- [Extract to read]

Fun fact! The first Star Wars movie was released exactly 46 years ago. Despite being set in the past, Lucas’ sci-fi features many distinctly futuristic tendencies: (i) global employment, (ii) diversity in the workplace, and (iii) AI and robotics everywhere.
Before you grab your popcorn and lightsaber, hang out with us here first at Gone Global. We promise not to lure you to the dark side.
Musk’s Laptop Class in La La Land
Elon Musk waded deep into controversy again last week as he took a fresh shot at the remote workforce. In a CNBC interview, he called remote work “morally wrong” and said that the “laptop class was living in la la land.”
His core argument was of the unfairness that laptop-based workers can work from wherever they please, whereas much of the rest – factory and food workers, healthcare workers, etc. – need to work onsite.
Is the ‘laptop class’ the new divide?

- [Aim]
Continue the newsletter piece above about Elon Musk's criticism of remote work, starting right after its final sentence.

- [Excerpted data]
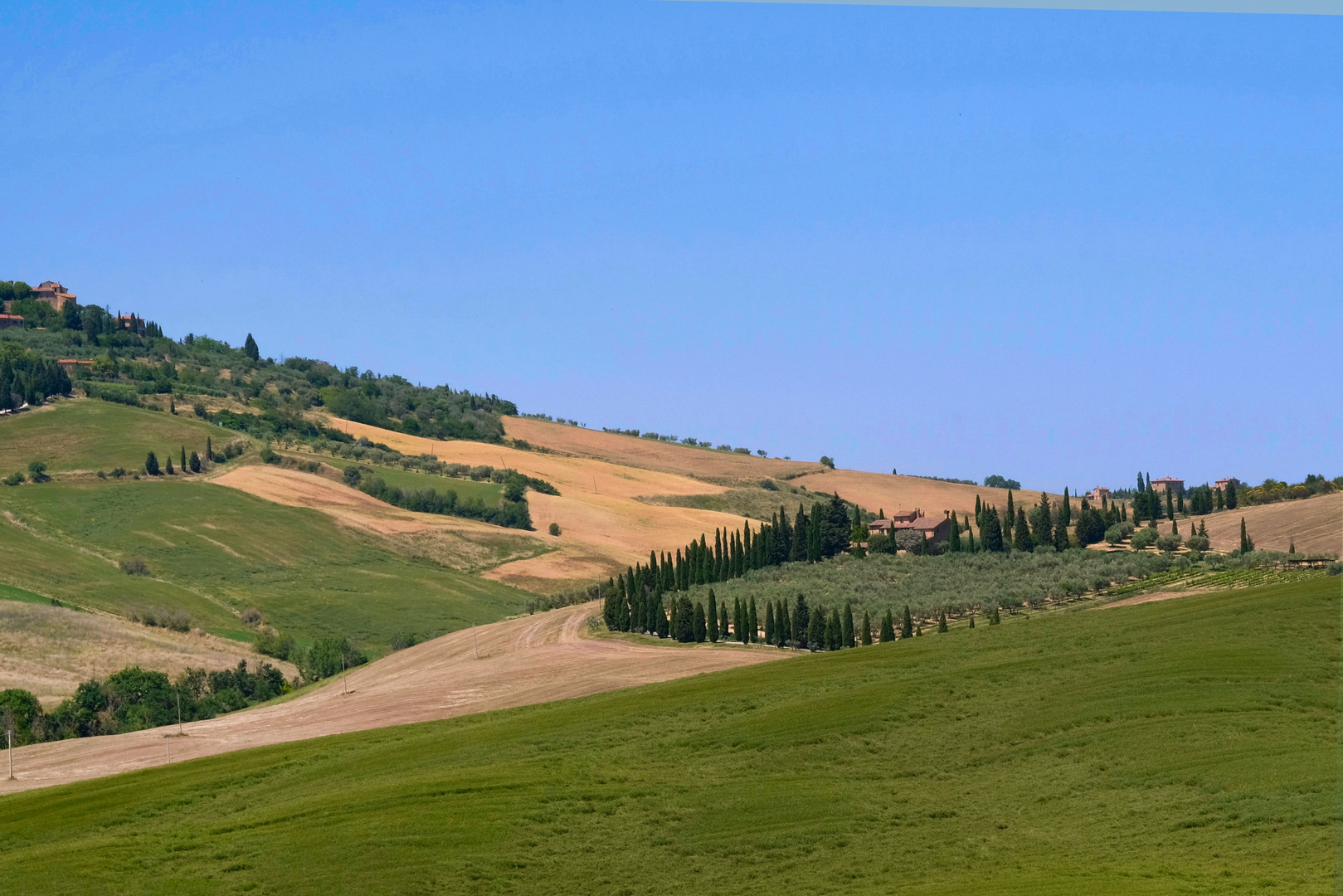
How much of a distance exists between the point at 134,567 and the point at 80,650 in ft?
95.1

---

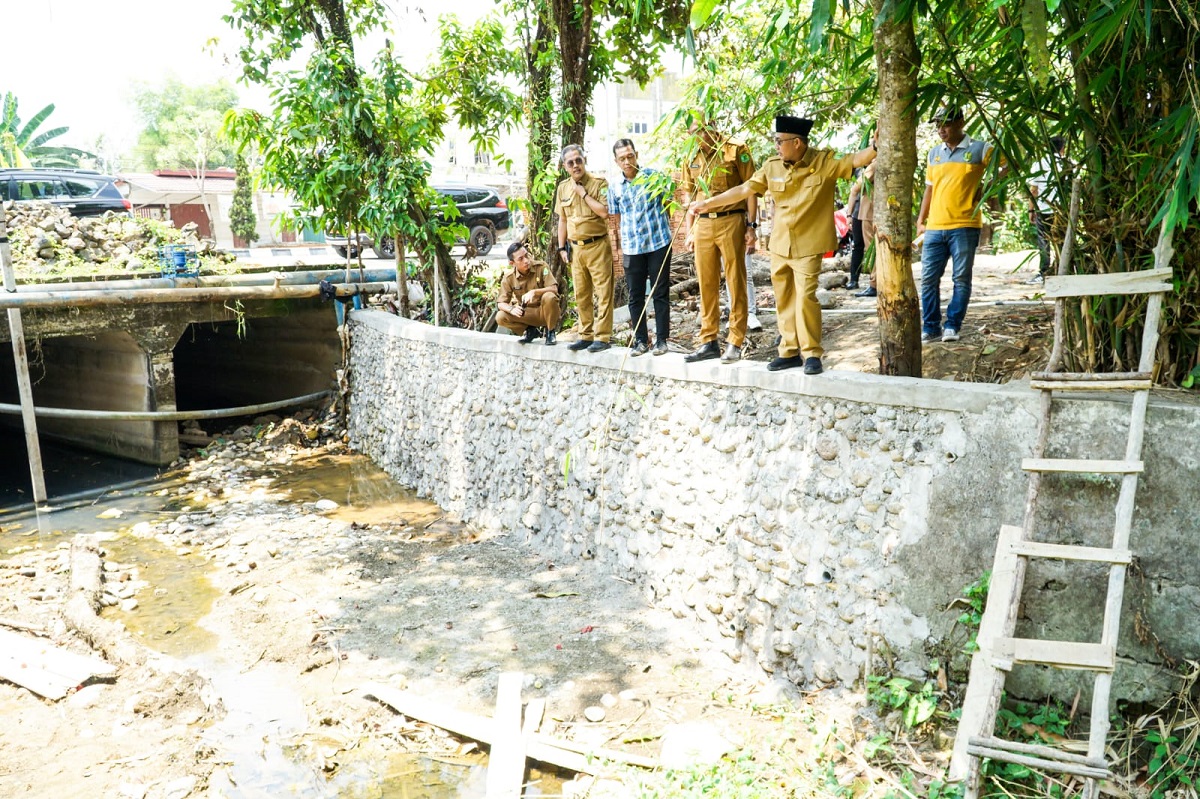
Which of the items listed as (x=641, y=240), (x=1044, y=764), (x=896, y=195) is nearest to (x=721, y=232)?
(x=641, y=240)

- [Answer to this problem]
Elon’s concern raises an interesting point: Is the emerging “laptop class” the beginning of a new societal divide?
As the world moves from bricks and mortar to bits and bytes, those workers left toiling in the physical realm might get left behind.
The new remote work paradigm means that those working from laptops can not only work from anywhere, but they are increasingly able to work asynchronously. This means they can almost completely detach from their workplace. What liberation (for those lucky few)!
Generally, these workers are considered sophisticated, professional, and high-earning.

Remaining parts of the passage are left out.